» Problem description: Show each line from the records below in which the word "caballus" occurs.

*** Opening Source data ***

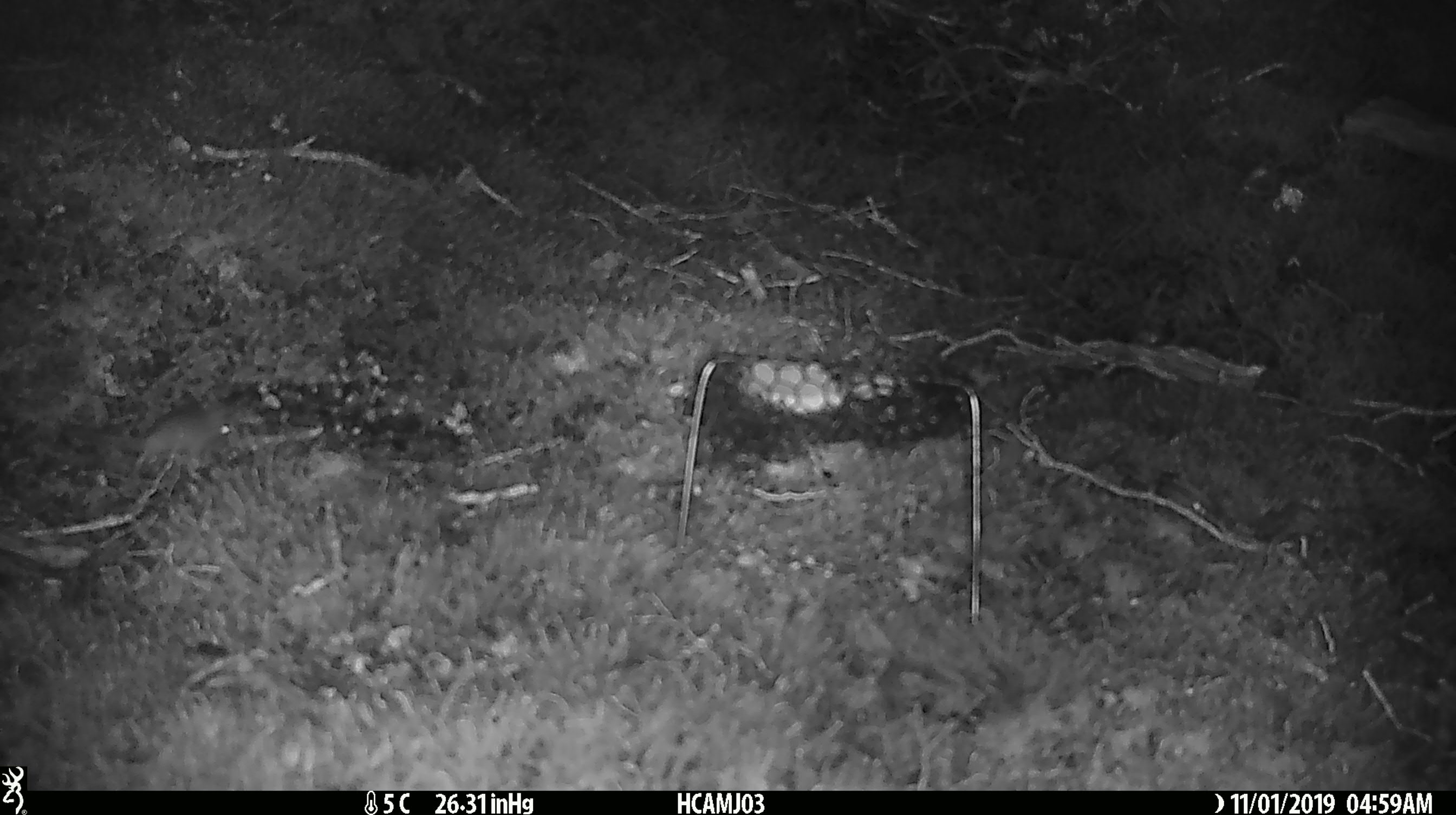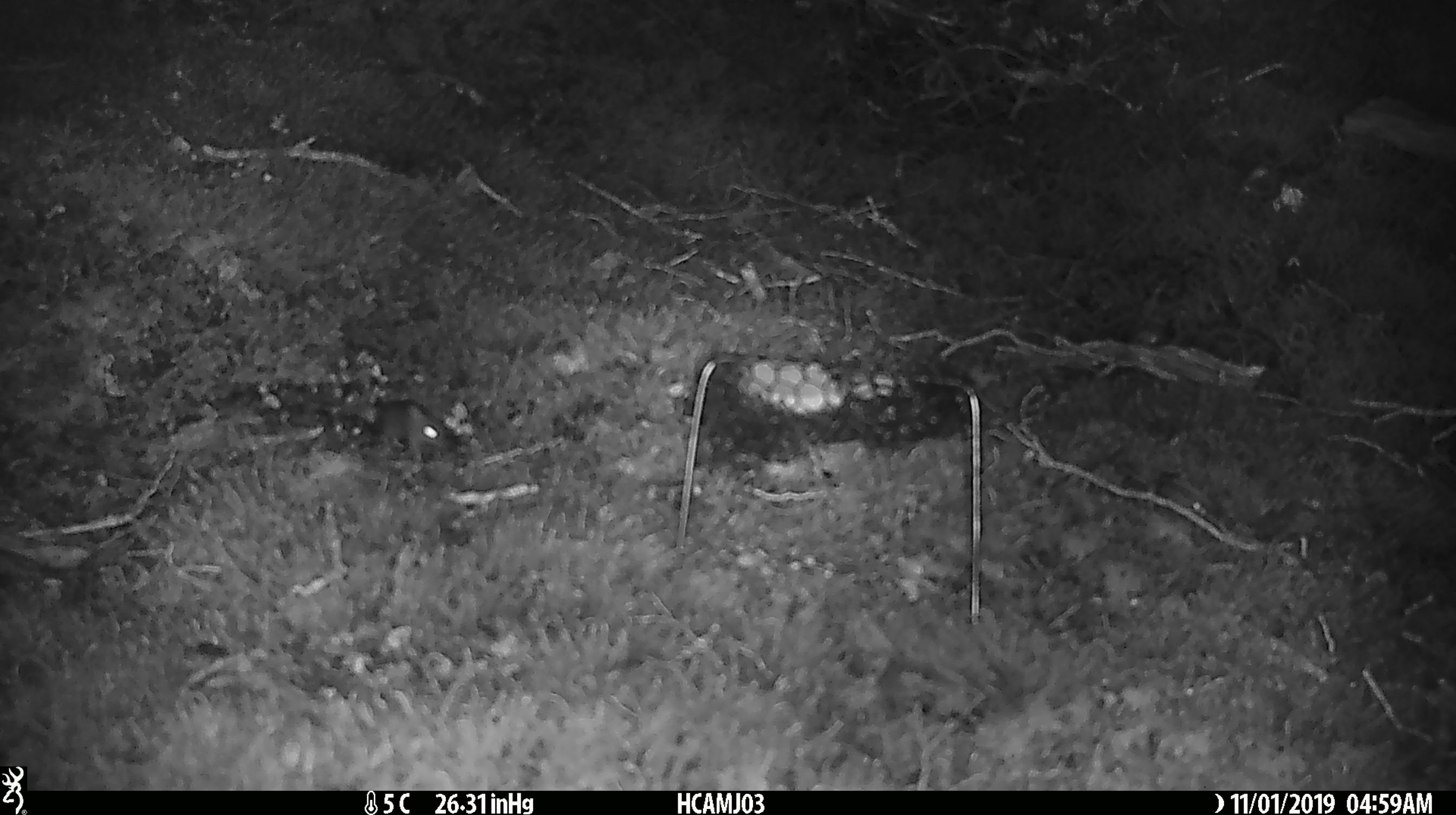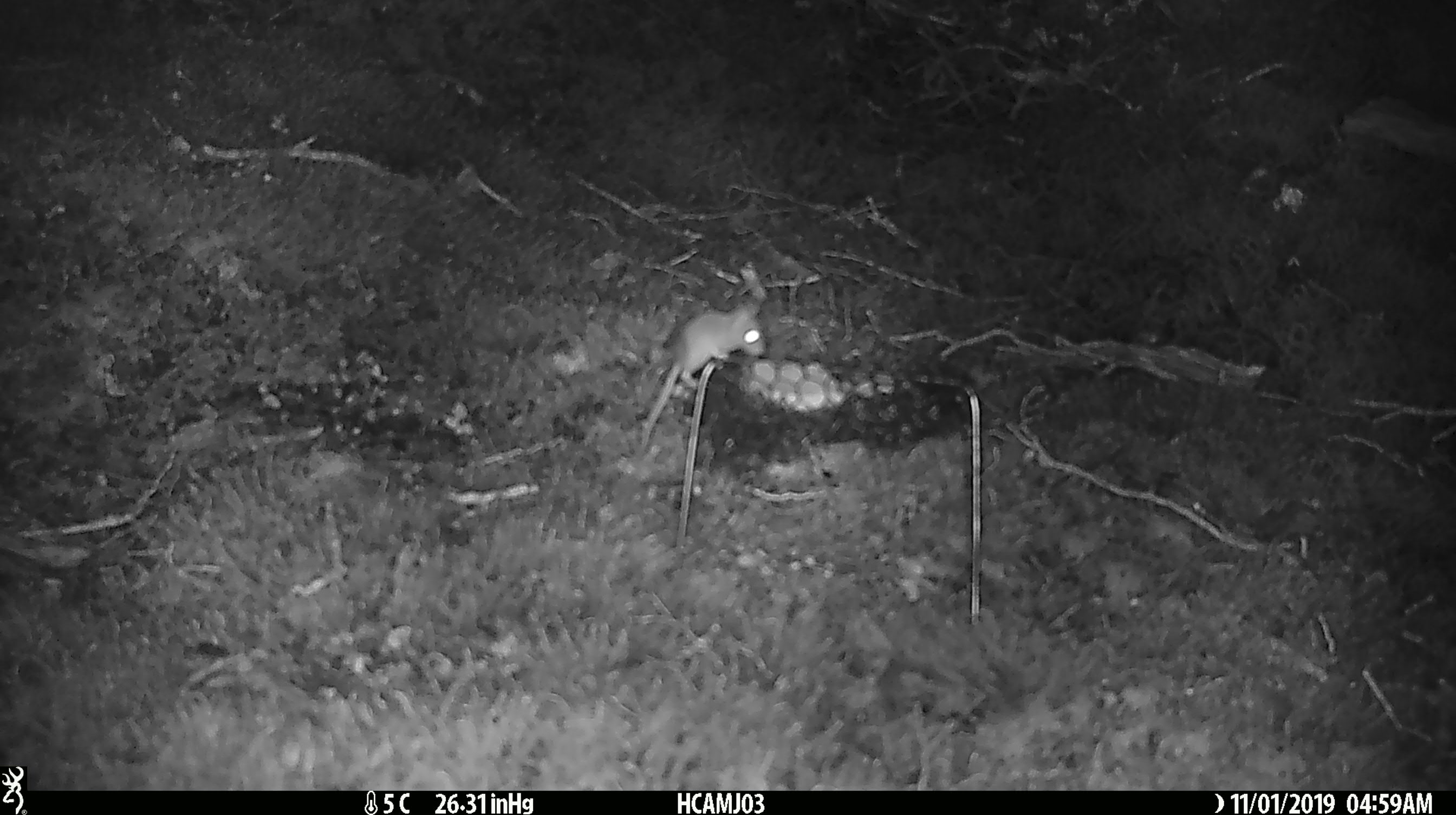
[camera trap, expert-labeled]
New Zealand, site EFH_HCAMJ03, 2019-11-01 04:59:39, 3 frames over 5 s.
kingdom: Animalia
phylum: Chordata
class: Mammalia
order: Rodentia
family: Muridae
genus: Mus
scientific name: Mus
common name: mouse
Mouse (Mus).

*** Closing Source data ***
*** Opening Source data ***

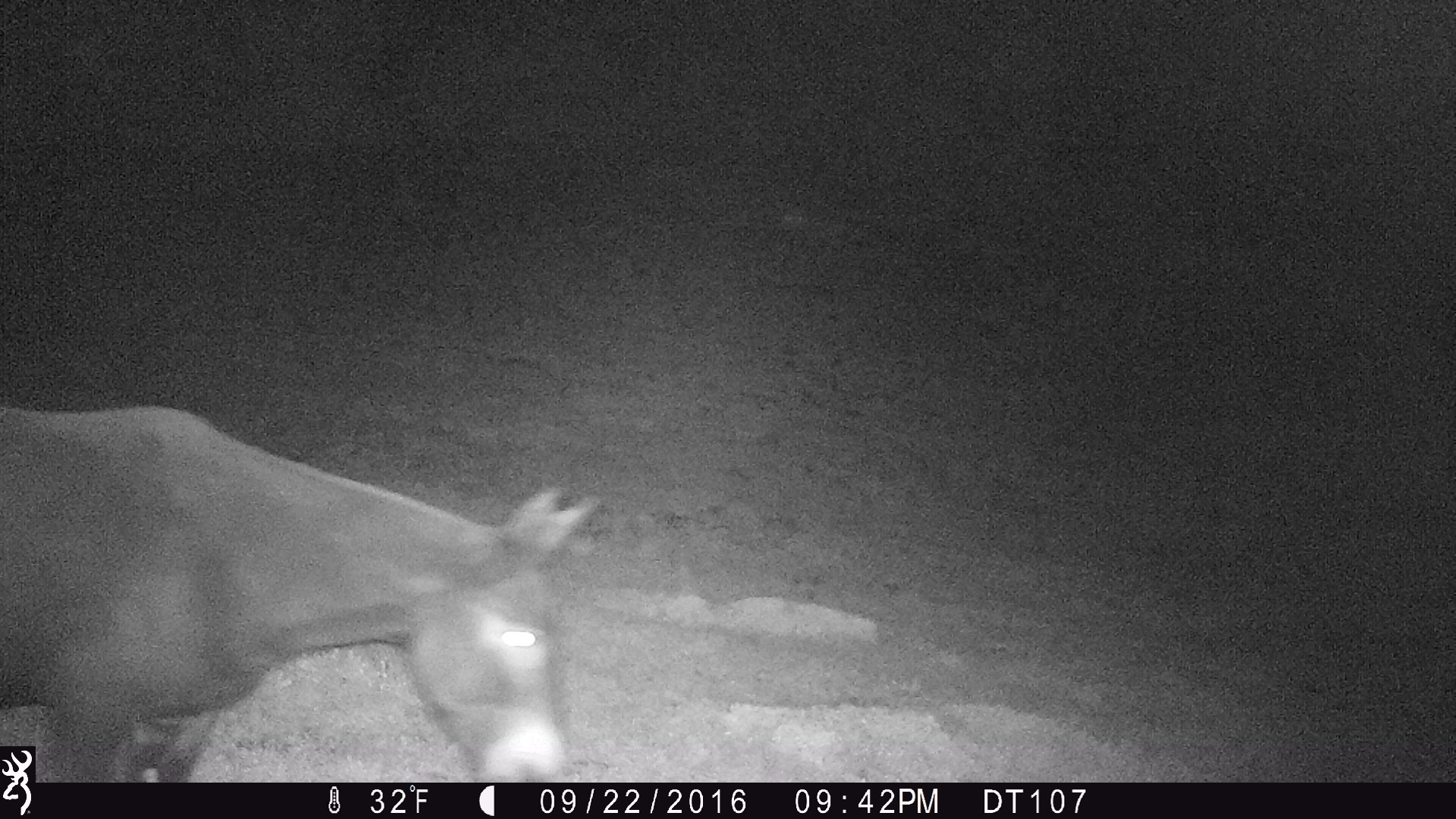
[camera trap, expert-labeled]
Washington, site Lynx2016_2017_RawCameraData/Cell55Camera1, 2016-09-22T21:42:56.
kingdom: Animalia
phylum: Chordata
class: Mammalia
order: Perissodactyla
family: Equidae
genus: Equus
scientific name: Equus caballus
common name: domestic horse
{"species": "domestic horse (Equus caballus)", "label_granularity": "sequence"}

*** Closing Source data ***

» Exercise answer:
scientific name: Equus caballus
{"species": "domestic horse (Equus caballus)", "label_granularity": "sequence"}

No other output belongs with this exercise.